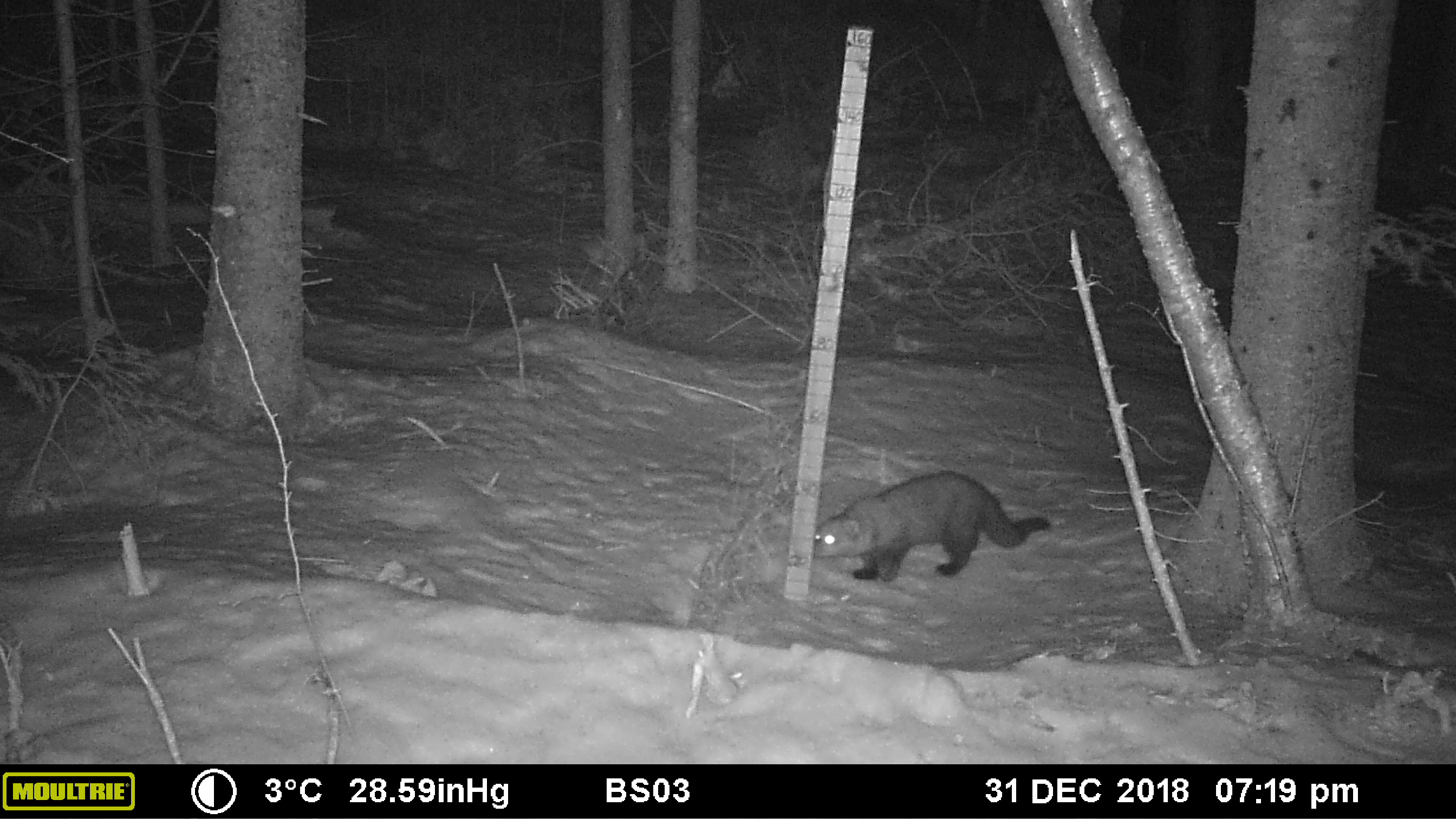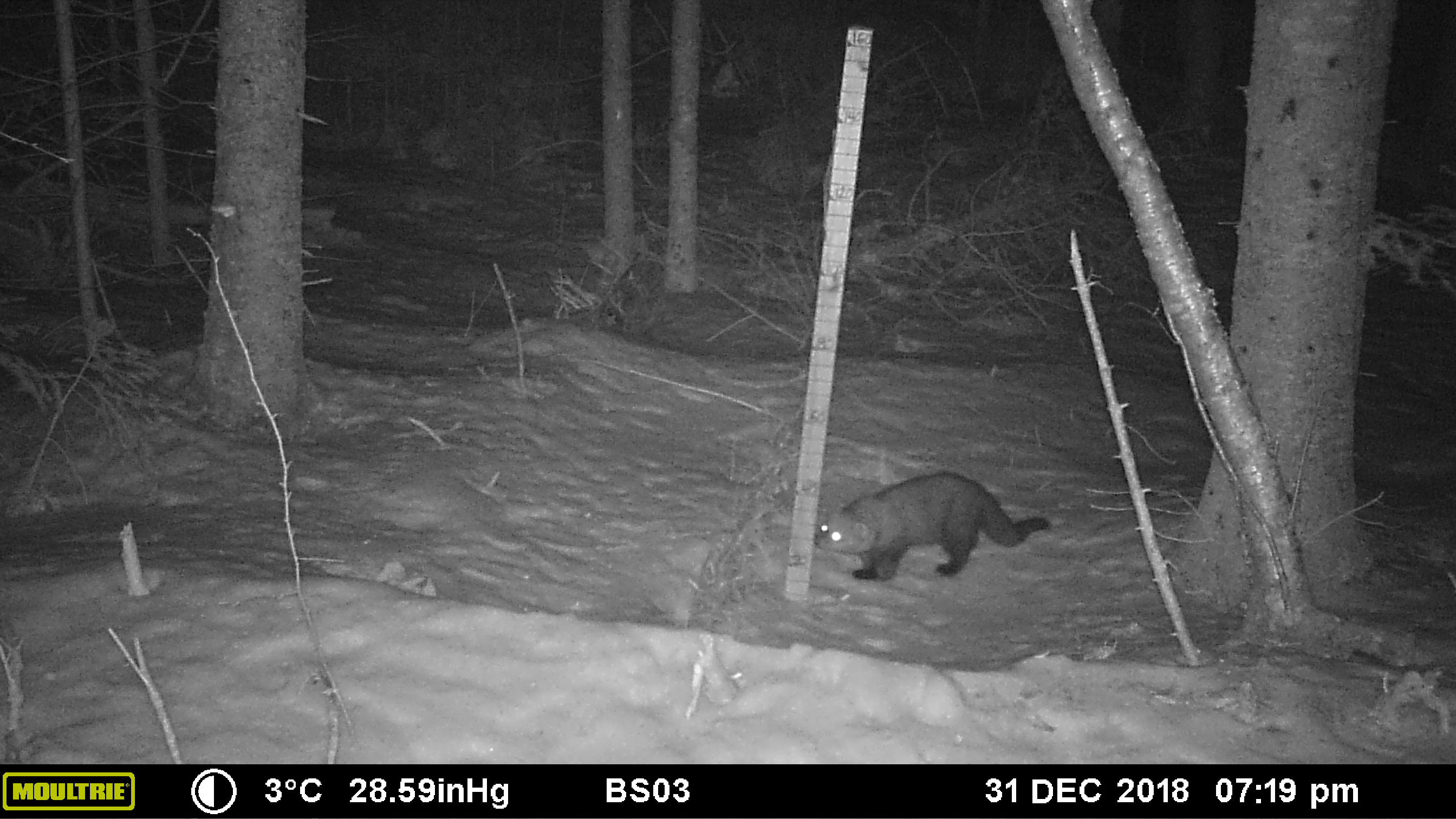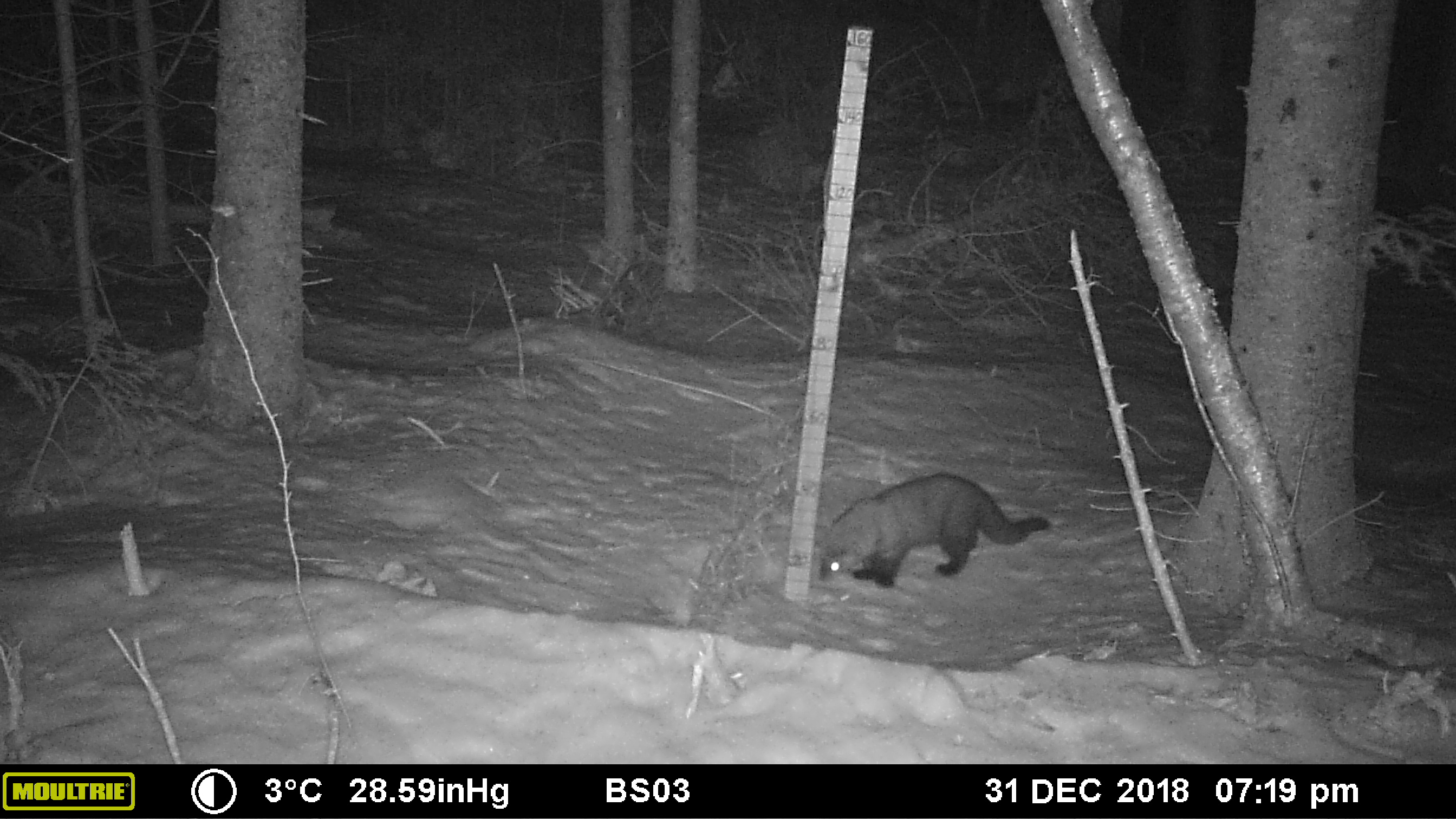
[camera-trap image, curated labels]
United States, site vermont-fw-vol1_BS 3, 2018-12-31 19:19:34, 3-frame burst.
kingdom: Animalia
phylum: Chordata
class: Mammalia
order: Carnivora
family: Mustelidae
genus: Pekania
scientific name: Pekania pennanti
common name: fisher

=======

▸ Work to be completed: Write out every line of the listing exactly as written, and leave the pictures out.

▸ Response for this exercise:
[camera-trap image, curated labels]
United States, site vermont-fw-vol1_BS 3, 2018-12-31 19:19:34, 3-frame burst.
kingdom: Animalia
phylum: Chordata
class: Mammalia
order: Carnivora
family: Mustelidae
genus: Pekania
scientific name: Pekania pennanti
common name: fisher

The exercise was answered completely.